When receiving a push, we advertise ref tips from any
alternate repositories, in case that helps the client send a
smaller pack. Since these refs don't actually exist in the
destination repository, we don't transmit the real ref
names, but instead use the pseudo-ref ".have".

If your alternate has a large number of duplicate refs (for
example, because it is aggregating objects from many related
repositories, some of which will have the same tags and
branch tips), then we will send each ".have $sha1" line
multiple times. This is a pointless waste of bandwidth, as
we are simply repeating the same fact to the client over and
over.

This patch eliminates duplicate .have refs early on. It does
so efficiently by sorting the complete list and skipping
duplicates. This has the side effect of re-ordering the
.have lines by ascending sha1; this isn't a problem, though,
as the original order was meaningless.

## Dataset rows
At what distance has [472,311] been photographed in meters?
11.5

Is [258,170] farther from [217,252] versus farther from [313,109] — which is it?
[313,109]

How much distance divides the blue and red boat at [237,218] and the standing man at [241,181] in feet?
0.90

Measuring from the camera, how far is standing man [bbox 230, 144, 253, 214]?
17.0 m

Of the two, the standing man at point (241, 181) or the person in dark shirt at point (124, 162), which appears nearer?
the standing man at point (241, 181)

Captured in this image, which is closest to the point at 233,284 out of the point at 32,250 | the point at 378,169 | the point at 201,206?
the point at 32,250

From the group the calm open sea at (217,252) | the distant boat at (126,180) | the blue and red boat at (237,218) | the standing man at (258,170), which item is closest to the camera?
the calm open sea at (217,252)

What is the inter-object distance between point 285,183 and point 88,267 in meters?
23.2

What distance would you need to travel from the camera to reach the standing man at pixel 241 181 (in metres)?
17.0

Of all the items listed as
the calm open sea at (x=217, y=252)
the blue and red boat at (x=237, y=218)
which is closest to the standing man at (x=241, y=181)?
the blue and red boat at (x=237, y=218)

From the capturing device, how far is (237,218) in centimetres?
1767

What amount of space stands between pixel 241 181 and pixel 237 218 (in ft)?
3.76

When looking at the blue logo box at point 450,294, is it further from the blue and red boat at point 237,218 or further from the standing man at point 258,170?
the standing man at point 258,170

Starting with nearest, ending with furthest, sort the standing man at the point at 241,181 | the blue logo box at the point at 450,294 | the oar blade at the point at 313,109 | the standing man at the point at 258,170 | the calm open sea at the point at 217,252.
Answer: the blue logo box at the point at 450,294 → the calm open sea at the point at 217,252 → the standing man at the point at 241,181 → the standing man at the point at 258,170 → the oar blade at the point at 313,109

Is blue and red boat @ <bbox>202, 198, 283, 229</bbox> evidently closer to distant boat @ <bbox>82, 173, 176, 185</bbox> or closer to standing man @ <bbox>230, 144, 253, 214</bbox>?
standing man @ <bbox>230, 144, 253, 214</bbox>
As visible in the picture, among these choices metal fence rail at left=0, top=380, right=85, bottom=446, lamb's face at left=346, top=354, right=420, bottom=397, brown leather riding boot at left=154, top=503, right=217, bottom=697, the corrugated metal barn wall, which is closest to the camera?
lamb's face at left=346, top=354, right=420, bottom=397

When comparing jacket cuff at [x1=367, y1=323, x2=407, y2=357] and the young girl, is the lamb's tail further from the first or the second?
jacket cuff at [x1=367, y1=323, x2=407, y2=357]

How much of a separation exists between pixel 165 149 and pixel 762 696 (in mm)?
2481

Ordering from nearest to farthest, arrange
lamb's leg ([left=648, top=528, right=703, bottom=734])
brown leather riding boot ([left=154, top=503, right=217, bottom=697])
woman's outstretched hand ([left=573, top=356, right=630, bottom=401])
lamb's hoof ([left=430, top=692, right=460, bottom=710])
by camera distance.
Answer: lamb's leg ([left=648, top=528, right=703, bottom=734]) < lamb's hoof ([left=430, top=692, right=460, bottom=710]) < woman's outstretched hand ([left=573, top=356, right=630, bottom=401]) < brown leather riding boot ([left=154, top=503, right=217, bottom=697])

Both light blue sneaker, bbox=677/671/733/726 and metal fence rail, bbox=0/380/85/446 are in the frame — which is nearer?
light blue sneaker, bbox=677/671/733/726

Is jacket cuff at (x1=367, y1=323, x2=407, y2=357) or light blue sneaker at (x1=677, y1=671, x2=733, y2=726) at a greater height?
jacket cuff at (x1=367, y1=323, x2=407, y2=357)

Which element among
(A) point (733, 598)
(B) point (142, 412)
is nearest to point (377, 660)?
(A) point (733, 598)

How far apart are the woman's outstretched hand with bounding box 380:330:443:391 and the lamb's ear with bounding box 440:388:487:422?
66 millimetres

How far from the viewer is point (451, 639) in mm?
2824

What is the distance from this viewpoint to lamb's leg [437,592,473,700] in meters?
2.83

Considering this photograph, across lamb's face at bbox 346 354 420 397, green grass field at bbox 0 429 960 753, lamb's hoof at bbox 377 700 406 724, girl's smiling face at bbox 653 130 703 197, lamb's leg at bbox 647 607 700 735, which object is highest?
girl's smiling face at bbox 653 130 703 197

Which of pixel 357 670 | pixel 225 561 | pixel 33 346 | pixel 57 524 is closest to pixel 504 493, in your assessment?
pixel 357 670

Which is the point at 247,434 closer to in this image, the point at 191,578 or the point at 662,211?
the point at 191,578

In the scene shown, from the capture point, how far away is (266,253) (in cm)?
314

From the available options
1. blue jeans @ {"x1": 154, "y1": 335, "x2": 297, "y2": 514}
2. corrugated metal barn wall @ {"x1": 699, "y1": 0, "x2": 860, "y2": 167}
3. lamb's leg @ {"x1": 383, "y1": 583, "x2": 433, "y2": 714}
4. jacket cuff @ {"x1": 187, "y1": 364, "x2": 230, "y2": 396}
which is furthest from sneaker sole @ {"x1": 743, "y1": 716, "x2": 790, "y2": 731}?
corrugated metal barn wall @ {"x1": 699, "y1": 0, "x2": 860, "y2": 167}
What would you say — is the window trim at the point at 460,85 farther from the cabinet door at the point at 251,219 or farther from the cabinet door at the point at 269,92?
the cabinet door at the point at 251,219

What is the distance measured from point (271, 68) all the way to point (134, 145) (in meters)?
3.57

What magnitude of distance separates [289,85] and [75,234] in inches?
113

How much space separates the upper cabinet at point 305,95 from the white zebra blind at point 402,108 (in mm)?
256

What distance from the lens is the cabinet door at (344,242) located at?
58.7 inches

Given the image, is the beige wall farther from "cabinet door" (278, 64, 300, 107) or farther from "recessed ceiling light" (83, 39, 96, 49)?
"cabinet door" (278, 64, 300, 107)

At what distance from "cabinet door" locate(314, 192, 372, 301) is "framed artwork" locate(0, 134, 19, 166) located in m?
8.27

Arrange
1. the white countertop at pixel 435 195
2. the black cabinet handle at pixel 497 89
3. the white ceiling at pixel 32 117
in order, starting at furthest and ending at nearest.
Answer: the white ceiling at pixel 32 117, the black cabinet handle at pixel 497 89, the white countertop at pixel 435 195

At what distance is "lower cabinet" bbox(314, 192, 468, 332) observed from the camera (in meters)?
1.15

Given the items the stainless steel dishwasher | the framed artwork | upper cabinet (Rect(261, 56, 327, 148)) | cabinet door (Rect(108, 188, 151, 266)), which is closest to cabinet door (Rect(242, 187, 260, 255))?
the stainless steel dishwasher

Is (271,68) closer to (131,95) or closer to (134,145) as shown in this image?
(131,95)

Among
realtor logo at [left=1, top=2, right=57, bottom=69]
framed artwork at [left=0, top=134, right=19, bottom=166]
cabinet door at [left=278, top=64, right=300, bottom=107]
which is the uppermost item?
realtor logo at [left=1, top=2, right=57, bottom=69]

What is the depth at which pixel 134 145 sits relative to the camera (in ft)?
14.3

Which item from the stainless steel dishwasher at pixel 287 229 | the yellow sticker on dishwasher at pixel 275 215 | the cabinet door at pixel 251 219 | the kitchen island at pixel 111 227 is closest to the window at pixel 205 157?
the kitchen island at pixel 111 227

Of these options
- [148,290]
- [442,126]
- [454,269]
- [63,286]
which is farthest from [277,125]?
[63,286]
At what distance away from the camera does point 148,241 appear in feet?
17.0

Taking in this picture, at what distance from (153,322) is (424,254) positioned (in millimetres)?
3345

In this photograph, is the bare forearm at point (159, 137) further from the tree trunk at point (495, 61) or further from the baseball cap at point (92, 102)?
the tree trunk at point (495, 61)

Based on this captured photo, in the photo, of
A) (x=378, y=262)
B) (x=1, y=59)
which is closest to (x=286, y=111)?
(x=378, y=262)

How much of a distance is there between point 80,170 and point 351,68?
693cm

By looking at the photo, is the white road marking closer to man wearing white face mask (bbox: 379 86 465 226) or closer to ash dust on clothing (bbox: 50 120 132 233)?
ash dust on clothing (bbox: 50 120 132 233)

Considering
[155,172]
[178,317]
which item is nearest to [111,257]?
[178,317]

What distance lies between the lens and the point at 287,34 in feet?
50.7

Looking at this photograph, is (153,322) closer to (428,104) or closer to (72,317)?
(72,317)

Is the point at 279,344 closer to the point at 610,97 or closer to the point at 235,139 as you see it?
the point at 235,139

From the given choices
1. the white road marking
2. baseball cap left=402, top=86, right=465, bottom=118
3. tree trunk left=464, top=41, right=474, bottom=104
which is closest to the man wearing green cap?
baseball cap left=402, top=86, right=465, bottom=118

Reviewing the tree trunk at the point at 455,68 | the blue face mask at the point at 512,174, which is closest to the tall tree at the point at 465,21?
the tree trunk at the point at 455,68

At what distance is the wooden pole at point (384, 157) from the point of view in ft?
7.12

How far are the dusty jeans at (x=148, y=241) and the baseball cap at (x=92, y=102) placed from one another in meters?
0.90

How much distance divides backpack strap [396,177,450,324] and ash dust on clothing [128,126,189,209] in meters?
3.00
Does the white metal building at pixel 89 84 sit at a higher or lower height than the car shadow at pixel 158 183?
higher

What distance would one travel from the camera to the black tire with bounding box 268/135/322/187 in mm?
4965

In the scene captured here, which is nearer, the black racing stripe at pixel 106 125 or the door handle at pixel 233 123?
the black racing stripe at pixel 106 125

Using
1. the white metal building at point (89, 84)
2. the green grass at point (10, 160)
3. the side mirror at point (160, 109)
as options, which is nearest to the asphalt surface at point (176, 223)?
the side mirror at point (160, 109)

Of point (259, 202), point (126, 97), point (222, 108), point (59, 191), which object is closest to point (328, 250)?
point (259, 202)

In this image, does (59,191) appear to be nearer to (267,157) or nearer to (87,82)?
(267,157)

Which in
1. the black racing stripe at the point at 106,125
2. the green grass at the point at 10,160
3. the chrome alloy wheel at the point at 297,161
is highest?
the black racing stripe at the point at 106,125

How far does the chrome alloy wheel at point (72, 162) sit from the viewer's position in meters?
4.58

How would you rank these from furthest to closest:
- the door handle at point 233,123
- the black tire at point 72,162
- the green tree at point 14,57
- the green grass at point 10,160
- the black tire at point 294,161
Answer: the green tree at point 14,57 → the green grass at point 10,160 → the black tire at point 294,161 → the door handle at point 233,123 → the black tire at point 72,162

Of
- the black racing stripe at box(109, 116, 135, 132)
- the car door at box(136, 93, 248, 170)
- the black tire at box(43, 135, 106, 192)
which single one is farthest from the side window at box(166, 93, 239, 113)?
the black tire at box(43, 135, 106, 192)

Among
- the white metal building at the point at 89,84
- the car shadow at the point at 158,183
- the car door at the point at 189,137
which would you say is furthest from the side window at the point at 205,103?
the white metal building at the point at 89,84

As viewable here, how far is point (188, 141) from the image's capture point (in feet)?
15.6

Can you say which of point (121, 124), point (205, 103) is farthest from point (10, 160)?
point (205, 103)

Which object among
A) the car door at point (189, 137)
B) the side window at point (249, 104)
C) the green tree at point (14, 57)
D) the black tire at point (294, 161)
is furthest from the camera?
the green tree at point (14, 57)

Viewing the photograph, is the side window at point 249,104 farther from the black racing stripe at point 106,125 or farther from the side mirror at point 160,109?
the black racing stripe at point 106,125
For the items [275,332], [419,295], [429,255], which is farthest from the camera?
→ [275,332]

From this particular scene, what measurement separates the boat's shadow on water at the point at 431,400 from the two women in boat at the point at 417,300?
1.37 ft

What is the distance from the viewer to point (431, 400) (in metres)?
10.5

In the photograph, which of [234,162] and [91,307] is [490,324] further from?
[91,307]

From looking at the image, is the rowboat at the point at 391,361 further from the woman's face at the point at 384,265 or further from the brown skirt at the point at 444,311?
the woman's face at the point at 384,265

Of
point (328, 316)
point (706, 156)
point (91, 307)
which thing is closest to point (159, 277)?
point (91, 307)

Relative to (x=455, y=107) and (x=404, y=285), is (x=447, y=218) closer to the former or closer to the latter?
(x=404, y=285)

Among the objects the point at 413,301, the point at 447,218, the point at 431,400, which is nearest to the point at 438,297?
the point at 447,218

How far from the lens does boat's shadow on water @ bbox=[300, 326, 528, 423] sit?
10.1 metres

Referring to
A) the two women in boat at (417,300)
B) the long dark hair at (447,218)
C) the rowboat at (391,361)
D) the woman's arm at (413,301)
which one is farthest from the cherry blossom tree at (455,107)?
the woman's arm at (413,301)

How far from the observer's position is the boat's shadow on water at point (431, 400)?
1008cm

## Tasks to perform
a) From the patch description, extract the portion starting with "If your alternate" and going on through "order was meaningless.".
b) Find every line of the entries that contains the word "away", treating uppercase and lowercase letters as different.
The patch description has no connection to the entries.

## Exercise responses
a)
If your alternate has a large number of duplicate refs (for
example, because it is aggregating objects from many related
repositories, some of which will have the same tags and
branch tips), then we will send each ".have $sha1" line
multiple times. This is a pointless waste of bandwidth, as
we are simply repeating the same fact to the client over and
over.

This patch eliminates duplicate .have refs early on. It does
so efficiently by sorting the complete list and skipping
duplicates. This has the side effect of re-ordering the
.have lines by ascending sha1; this isn't a problem, though,
as the original order was meaningless.

b)
In the scene shown, from the capture point, how far away is (266,253) (in cm)?
At what distance away from the camera does point 148,241 appear in feet?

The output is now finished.